--- START ---
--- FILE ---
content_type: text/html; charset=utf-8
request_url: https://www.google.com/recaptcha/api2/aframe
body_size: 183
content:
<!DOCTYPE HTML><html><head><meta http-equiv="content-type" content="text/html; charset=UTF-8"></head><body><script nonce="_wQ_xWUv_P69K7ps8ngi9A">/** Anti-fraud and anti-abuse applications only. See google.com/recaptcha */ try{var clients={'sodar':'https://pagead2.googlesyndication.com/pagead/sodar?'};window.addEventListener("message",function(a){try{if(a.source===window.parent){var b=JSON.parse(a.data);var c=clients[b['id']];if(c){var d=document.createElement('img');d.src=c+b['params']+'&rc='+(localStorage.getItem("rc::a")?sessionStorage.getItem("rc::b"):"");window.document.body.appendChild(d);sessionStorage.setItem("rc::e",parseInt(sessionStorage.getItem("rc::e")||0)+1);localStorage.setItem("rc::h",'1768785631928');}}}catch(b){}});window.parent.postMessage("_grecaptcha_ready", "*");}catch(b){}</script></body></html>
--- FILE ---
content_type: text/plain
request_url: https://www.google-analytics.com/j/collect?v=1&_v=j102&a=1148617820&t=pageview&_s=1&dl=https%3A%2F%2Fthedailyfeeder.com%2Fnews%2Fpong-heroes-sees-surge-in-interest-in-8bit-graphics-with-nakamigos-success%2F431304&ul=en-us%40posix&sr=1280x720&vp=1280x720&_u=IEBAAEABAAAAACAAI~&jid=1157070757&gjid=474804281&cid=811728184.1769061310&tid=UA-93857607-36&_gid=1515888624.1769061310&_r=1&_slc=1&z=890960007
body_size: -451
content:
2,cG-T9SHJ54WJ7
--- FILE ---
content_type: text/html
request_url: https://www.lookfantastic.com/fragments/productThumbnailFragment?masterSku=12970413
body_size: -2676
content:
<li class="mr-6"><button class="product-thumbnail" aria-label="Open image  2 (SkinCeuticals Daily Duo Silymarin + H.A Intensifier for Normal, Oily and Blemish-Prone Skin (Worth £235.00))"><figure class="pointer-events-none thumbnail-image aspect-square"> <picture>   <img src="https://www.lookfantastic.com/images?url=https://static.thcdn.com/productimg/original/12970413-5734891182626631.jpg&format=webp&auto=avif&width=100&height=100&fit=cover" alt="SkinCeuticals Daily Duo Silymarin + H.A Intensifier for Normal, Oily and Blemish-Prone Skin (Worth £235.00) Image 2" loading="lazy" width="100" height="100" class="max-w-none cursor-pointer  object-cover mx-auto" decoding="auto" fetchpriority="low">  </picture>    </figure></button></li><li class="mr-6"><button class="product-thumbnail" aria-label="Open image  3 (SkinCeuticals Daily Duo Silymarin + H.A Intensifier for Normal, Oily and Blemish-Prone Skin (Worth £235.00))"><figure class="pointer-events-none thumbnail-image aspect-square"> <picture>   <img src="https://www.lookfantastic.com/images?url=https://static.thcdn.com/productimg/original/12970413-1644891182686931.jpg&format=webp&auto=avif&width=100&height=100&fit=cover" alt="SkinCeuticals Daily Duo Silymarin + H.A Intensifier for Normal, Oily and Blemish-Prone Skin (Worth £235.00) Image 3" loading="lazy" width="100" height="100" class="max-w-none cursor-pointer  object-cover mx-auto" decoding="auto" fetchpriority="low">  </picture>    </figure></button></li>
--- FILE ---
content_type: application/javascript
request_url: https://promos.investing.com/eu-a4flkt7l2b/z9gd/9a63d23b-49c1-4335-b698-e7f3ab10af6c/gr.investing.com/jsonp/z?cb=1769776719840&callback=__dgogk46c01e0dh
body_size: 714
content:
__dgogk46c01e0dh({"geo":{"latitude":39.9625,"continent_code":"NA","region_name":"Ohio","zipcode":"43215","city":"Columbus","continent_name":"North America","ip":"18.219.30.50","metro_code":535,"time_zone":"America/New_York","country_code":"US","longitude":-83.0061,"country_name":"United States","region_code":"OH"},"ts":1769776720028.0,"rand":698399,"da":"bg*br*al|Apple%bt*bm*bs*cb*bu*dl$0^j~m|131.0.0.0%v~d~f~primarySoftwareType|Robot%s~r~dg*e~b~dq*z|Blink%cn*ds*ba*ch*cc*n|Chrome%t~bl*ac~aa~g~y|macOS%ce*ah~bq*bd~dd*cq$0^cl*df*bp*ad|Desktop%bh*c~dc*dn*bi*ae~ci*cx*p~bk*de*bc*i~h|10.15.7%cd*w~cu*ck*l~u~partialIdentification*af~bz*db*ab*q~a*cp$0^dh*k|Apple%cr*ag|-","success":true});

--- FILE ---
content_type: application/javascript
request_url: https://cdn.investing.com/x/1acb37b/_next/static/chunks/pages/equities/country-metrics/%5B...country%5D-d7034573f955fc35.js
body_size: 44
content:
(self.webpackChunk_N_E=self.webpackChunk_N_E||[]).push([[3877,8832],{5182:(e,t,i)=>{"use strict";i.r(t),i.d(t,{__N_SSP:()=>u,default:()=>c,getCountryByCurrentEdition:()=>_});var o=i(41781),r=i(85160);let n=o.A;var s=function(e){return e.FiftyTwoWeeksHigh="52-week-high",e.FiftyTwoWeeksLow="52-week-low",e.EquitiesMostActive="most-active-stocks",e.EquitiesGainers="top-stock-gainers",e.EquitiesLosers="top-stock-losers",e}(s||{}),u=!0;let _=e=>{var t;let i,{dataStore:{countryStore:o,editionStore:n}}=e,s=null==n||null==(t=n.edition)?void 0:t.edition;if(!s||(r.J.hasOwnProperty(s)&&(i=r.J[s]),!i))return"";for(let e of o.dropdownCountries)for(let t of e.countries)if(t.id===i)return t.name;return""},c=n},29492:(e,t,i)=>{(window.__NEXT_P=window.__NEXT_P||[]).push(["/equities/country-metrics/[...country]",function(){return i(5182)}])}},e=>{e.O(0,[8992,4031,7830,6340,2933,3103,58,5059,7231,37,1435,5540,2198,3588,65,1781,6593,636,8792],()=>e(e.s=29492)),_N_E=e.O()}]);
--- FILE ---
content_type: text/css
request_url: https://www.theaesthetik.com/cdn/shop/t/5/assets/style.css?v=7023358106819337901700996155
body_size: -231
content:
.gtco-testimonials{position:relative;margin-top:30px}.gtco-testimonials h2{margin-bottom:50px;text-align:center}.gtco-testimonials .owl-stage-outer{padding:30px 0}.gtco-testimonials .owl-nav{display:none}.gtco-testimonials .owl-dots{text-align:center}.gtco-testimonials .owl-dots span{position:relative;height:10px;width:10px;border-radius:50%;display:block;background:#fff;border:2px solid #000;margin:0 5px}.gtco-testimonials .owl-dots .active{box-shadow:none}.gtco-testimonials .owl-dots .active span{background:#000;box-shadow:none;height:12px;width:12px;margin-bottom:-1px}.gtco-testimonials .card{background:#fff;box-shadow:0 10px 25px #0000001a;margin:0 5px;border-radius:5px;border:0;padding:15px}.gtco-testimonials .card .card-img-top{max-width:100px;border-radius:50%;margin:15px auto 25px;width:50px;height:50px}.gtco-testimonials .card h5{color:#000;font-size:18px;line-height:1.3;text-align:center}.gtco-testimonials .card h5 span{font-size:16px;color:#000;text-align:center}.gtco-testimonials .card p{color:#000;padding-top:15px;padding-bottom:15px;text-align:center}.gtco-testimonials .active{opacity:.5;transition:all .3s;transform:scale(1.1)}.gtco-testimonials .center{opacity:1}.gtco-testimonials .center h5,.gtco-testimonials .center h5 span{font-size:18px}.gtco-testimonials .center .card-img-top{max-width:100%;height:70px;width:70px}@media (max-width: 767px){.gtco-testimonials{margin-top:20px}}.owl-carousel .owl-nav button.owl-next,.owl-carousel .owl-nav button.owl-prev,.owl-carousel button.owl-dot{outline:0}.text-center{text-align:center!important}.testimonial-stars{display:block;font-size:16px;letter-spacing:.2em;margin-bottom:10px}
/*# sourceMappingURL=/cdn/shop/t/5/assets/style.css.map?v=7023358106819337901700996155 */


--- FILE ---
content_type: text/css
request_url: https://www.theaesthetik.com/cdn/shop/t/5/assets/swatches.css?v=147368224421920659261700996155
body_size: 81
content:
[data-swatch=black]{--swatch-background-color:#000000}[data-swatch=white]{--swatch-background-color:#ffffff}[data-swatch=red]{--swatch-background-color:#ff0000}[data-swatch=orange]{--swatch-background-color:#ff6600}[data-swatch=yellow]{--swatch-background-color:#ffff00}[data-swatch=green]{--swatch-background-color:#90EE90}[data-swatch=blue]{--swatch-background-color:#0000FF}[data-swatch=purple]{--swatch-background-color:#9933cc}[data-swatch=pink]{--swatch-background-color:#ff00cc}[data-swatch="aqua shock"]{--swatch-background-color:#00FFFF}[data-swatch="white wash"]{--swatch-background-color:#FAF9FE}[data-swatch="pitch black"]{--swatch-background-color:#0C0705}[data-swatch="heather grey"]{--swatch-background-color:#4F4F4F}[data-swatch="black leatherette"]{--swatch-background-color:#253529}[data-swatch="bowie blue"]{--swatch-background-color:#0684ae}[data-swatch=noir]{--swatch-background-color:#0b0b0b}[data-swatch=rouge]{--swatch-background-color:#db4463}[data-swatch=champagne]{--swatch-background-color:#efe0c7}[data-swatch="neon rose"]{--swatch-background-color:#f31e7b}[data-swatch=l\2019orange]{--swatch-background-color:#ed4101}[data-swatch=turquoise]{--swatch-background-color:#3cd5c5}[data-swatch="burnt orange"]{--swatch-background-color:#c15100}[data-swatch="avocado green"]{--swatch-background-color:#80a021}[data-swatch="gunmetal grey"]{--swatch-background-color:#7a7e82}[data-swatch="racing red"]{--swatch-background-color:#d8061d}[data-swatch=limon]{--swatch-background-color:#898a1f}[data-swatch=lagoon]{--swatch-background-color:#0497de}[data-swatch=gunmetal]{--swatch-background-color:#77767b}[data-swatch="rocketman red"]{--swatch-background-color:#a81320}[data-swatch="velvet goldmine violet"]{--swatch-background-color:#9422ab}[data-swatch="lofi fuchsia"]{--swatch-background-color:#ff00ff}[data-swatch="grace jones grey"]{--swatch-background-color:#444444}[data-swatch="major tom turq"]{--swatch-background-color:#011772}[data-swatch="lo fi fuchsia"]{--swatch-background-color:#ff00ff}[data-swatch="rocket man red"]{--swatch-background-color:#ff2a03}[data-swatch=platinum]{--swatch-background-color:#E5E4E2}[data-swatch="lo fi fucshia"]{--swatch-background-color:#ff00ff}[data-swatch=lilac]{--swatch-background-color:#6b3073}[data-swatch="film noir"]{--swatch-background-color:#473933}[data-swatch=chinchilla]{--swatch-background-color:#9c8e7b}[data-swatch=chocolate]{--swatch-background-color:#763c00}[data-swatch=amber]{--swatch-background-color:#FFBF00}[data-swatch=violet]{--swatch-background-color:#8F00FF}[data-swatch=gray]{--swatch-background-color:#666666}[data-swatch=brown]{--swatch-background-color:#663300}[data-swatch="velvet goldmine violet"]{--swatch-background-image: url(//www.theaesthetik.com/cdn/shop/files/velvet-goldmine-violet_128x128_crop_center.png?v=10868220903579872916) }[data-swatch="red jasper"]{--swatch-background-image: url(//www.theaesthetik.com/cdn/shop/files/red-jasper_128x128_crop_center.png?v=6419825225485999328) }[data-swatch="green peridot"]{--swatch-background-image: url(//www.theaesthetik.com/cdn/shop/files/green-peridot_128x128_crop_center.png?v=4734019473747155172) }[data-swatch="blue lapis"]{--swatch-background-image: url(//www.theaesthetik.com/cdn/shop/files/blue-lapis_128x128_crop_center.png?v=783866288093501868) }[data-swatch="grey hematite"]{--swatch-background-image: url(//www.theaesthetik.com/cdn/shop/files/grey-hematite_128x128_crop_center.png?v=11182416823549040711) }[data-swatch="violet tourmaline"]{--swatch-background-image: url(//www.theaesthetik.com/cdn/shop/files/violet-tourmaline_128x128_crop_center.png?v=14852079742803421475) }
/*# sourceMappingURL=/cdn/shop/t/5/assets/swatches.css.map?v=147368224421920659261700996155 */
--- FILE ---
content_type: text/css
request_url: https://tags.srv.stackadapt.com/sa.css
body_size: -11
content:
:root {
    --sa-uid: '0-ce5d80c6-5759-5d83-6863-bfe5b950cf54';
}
--- END ---
- Required action: Using the listing above, report each line that mentions the word "investing".

- Exercise answer:
request_url: https://promos.investing.com/eu-a4flkt7l2b/z9gd/9a63d23b-49c1-4335-b698-e7f3ab10af6c/gr.investing.com/jsonp/z?cb=1769776719840&callback=__dgogk46c01e0dh
request_url: https://cdn.investing.com/x/1acb37b/_next/static/chunks/pages/equities/country-metrics/%5B...country%5D-d7034573f955fc35.js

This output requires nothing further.